Misschien lijken Williams en Britt wat hoogdravend. Dan is er altijd nog DJ Noss die voor totale skihut-platheid zorgt met luchtalarm-breaks en handjes-in-de-lucht tactieken. Infantiel tot op het bot, maar het zaterdagpubliek in de volle Ronda heeft wel zin in de blik-op-oneindig. Daar zorgt Sons of Kemet XL vervolgens ook voor. Vier drummers, een saxofonist en een tuba: daar had intrigerende afrobeat in kunnen zitten, met kekke polyritmische variaties. Helaas zijn de riedels van de blazers bij elke beurt te eenvormig om smoel te geven aan de pletwals die de drummers laten voortrazen en daarin is ook al niet teveel subtiliteit te ontwaren. De dansmeute daarentegen laat zich gewillig meesleuren.

midori-takada

Muziek als groen

Opgevoerd als nieuwe loot aan de ethio-jazz-boom stelt Hailu Mergia toch wat teleur met mierzoete poppy deunen die al na een minuut of tien het niveau van Mmmbop bereiken. Nu is dát natuurlijk een ‘modern classic’ en we hebben dan ook een zaterdagoorwurm te pakken die pas laat in de nacht volledig uit het oor gekropen is.

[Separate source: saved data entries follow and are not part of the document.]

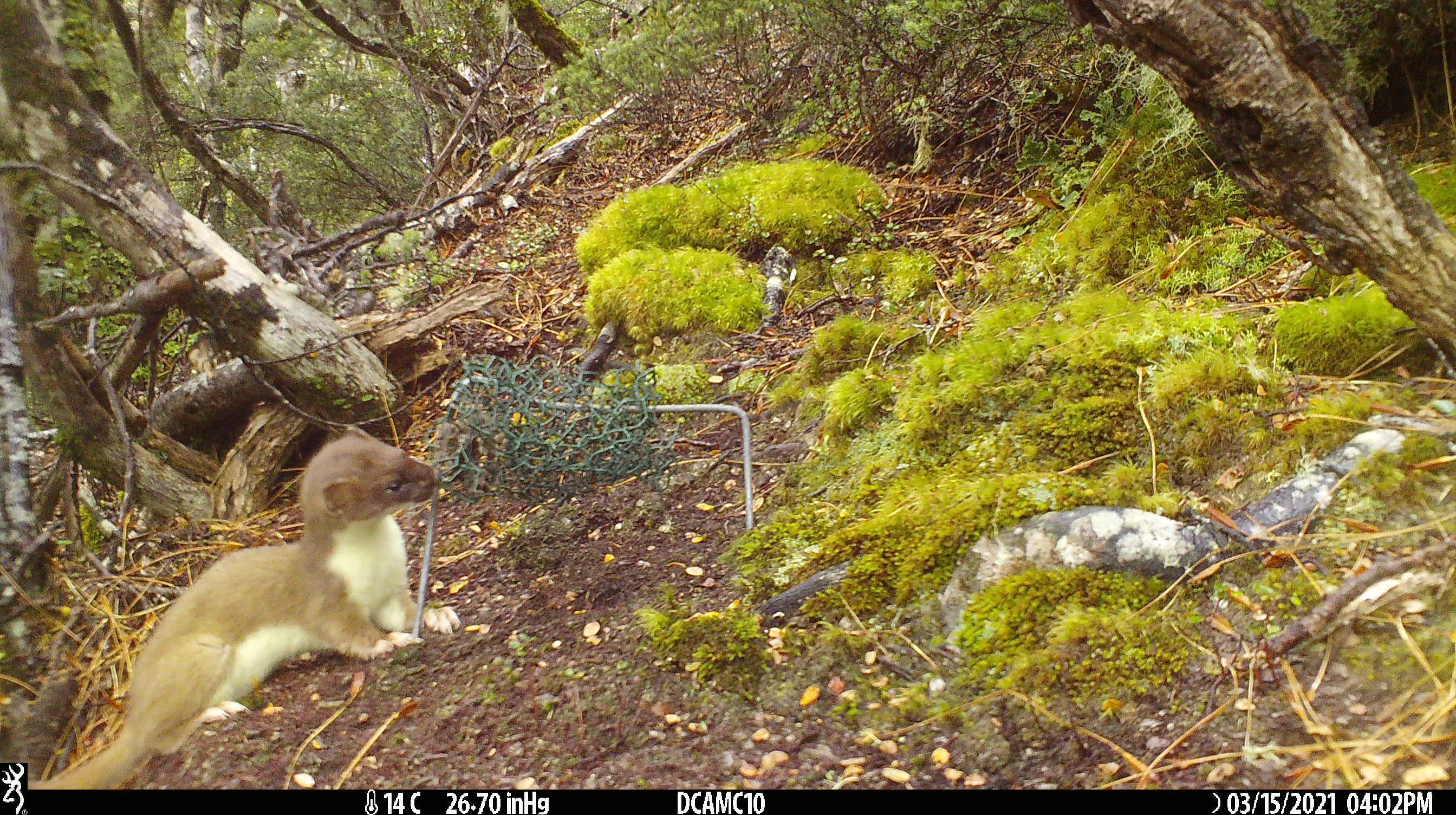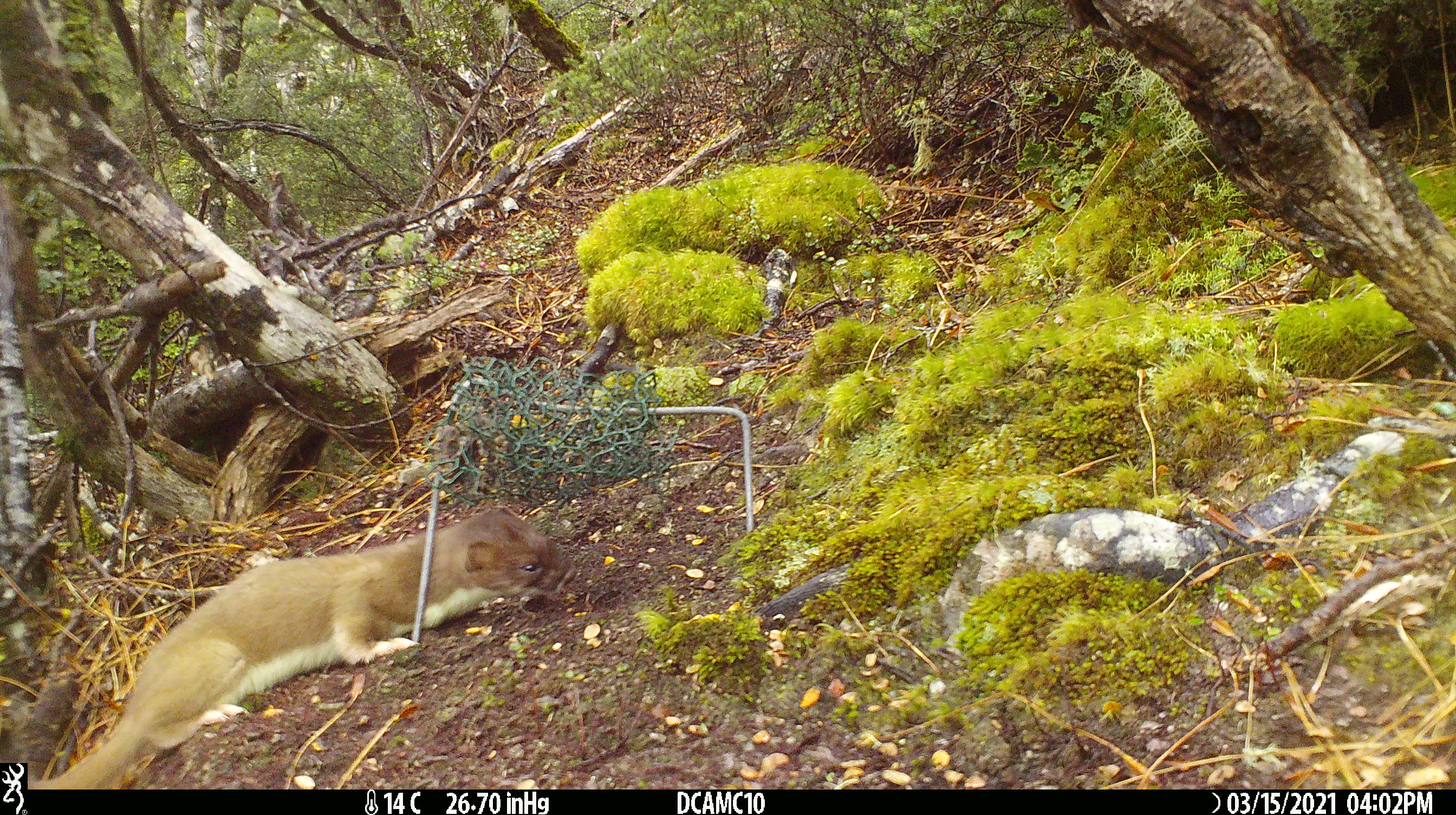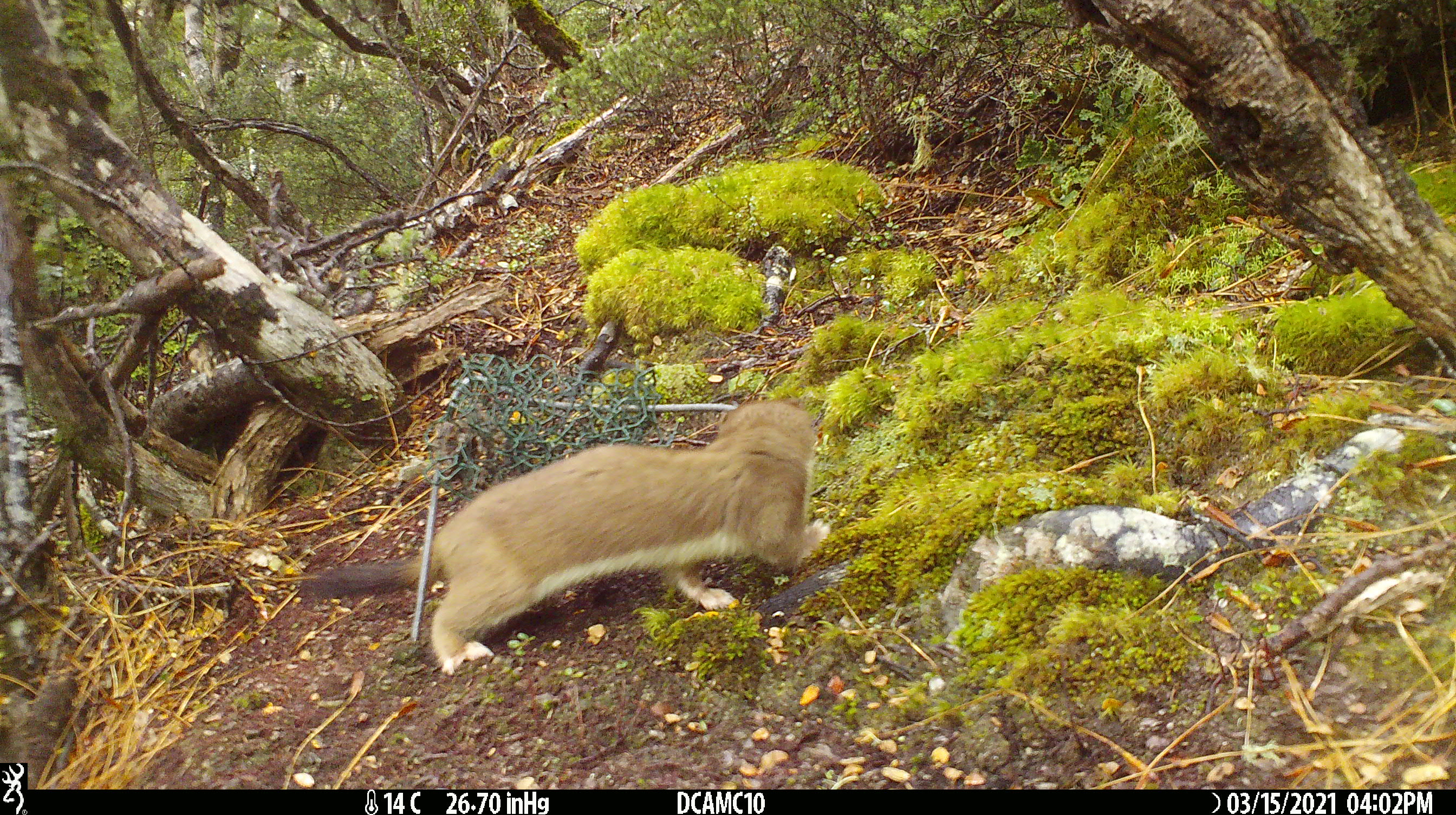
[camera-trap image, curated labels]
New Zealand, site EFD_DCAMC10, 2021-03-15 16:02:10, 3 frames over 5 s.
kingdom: Animalia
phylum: Chordata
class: Mammalia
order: Carnivora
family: Mustelidae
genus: Mustela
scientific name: Mustela erminea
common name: stoat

Midori Takada’s percussie-performance levert daarna een spagaat tussen galmende gong-resonanties of vibrafoon-impressionisme enerzijds en Cage-achtig experiment aan de andere kant. De volgepakte Hertz-zaal doet zijn uiterste, maar futiele best stil te zijn en blijven, maar Takada weet ook met wat geroezemoes een klanksfeer neer te zetten die doet denken aan de gewijde, kalme oorden die Naomi Kawase in haar films oproept: muziek als het groen uit The Mourning Forest.

Vier uur

Zoals gezegd: LGW neemt bezit van Utrecht en dus werkt het festival samen met bijvoorbeeld filmtheater ‘t Hoogt, het Centraal Museum en BAK. En ook met Festival Oude Muziek dat in de Domstad huist. Samen presenteren ze een maar liefst vier uur durend nachtconcert van het Belgische vocaal ensemble Graindelavoix in de Janskerk: de volledige Tenebrae Responsaria van Carlo Gesualdo. Inderdaad: geen blackmetalplaat maar een werk uit 1611.

graindelavoix

Weggepinkt

Onder leiding van de intens bezielde Björn Schmelzer zingt Graindelavoix niet per se van de zoetgevooisdheid of de lieftalligheid. Deze zangers zoeken de graan, de nerf op. De draad die eruit springt in het weefsel – die de sjeu geeft en de toon zet. Op verschillende plaatsen in het schip van de kerk, bij het schijnsel van een kaal peertje boven hen, in een kring opgesteld, brengt Graindelavoix de zesstemmige gezangen voor de Heilig Week met een up-close-and-personal touch die niemand onberoerd laat. Tranen worden dan ook weggepinkt; monden vallen open van verbazing; kippenvel ligt hoogpolig op de armen. En met de langdurige staande ovatie na deze marathon klatert de oude muziek dus ook het tapijt van LGW binnen om hopelijk niet meer te verdwijnen.

Thuis

LGW opent oren en brengt Japan en Ethiopië samen, India en Turkije, de Verenigde Staten en ons eigen Nederland. En ga zo maar door. Maar de ware kracht van het festival ligt in het licht naast het donker, het jonge en oude, de eerste stappen en de ervaring et cetera, niet als los zand in volledige nevenschikking (ook al mooi), maar verweven en samen dat beeld – die uitgerolde welkomstloper – begaanbaar makend. Dan blijkt de wereld je huis en kom je thuis op LGW.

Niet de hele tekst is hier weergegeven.